For the 1996 murder of college student Kristin Smart, Paul Flores was found guilty by a jury
On Tuesday, the last person seen with Kristin Smart, a college student who disappeared from a California campus more than 25 years ago, was found guilty of murder, while his father was found not guilty of aiding his son in covering up the crime.
A jury of his peers has unanimously found Paul Flores guilty of first-degree murder. His father, Ruben Flores, was tried separately and found not guilty of being an accessory to murder by a jury. There was only a short time between the reading of the two different decisions in the same courtroom, but they could not have been more different.
On Memorial Day weekend in 1996, Smart vanished from California Polytechnic State University, located on the state’s beautiful central coast. None of her remains have ever been located. They were not caught until 2021, father and son.
Prosecutors said that on May 25, 1996, in his dorm room at Cal Poly, the younger Flores (now 45) murdered the 19-year-old victim during an attempted rape. After Smart got drunk at an off-campus party, he walked her home and was the last person to see her alive.
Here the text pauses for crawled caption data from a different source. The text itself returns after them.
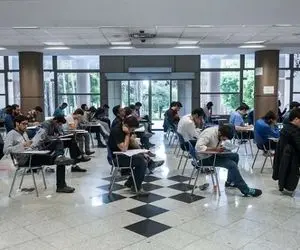 زمان برگزاری امتحانات دانشجویان امیرکبیر مجدداً تغییر کرد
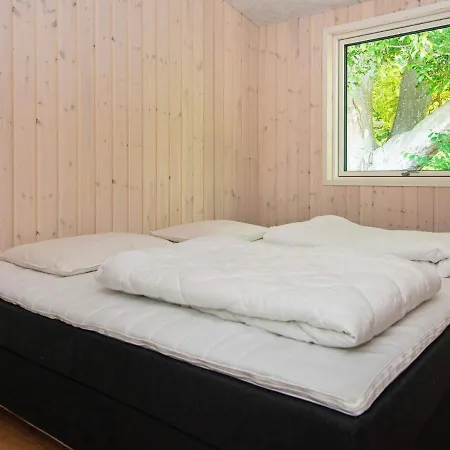 Holiday home Lxxxix *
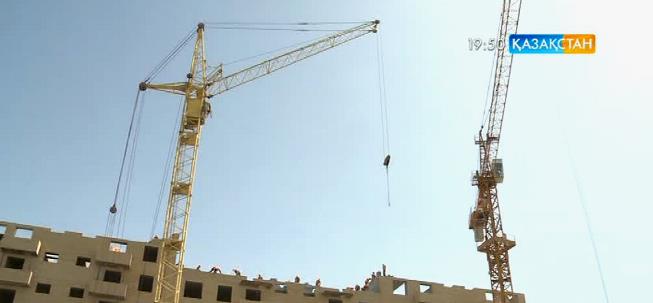 Алдағы 1-2 жылда жаңа баспаналар тапшылығы туындауы мүмкін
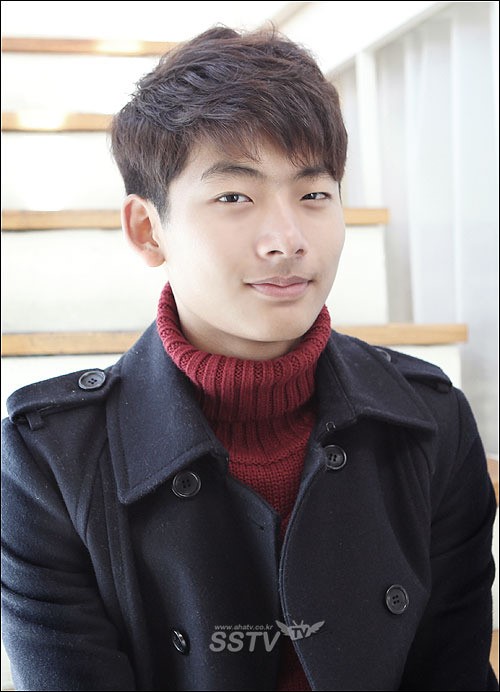 [SS인터뷰] 범죄소년 서영주 제가 그렇게 나이 들어 보이나요?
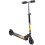 Bopster Kid's 2-Wheeled Folding Kick Scooter With Flame Design 6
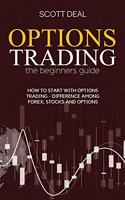 Options Trading The Beginners Guide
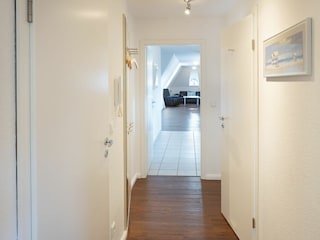 Ferienwohnung List Außenaufnahme 25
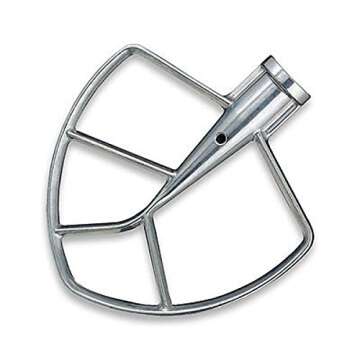 KitchenAid 6-Quart Professional Stand Mixer – Onyx Black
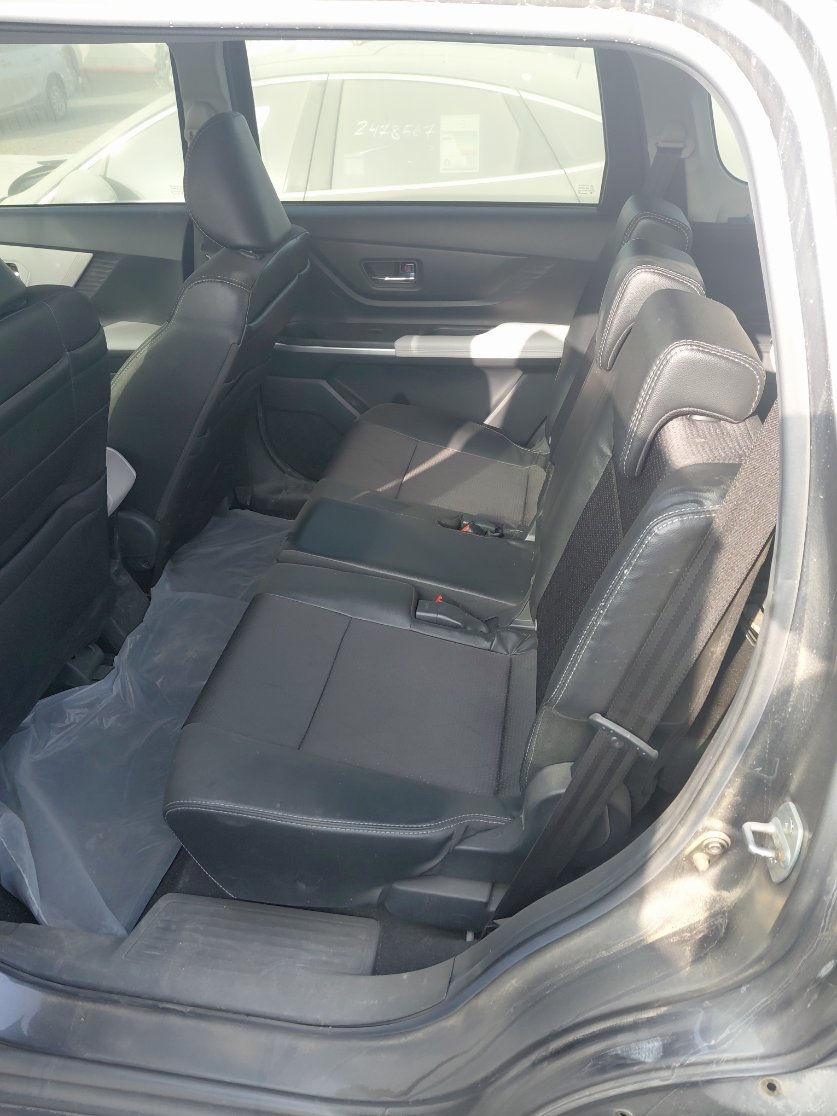 Toyota VELOZ  2024 image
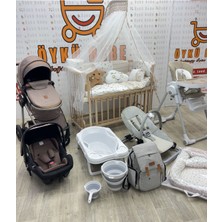 Öykü Bebek Dunyası Bebek Ara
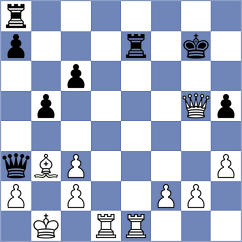 Fizer - Mocca (chess.com INT, 2024)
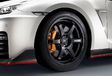 Nissan GT-R Nismo : facelift au Nürburgring  #5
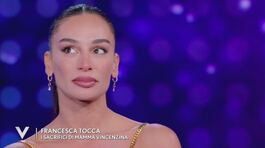 Francesca Tocca: "I sacrifici di mamma Vincenzina" thumbnail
His now-81-year-old father has been accused of assisting in the burial of the murdered student behind his home in the neighbouring village of Arroyo Grande and then exhuming and relocating the body.
Ruben Flores, the defendant’s father, cried outside the courthouse and insisted that his son is innocent, adding that he felt awful for Smart’s family.
They have no idea what happened to their daughter, he informed the press.
The senior Flores stated that the case was based on emotions rather than evidence.
Robert Sanger, the defense attorney for the son, did not return calls seeking comment on the verdict.
After the guilty decision in the murder case was announced, Judge Jennifer O’Keefe of the Monterey County Superior Court praised the jurors for their service.
She stated, “I wish to express to you the appreciation and that of the parties for your service in this case, You have been very attentive and conscientious throughout this case.”
Noting that Scott Peterson, who was later convicted in a sensational trial of killing his pregnant wife and the fetus she was carrying, was also a student at the university located about 200 miles (320 kilometers) up the coast from Los Angeles, Sanger attempted to place the blame on Peterson.
In his closing remarks, Sanger informed the jury that there had been no attempted rape and threw doubt on the testimony of witnesses, including a student who had claimed that they had seen Flores in Smart’s dorm room.
Moreover, he called the prosecution’s forensic evidence “junk science.”
According to Sanger, “This case was not prosecuted for all these years because there’s no evidence,” which explains why the matter has not been pursued for so long. “It’s sad Kristin Smart disappeared, and she may have gone out on her own, but who knows?”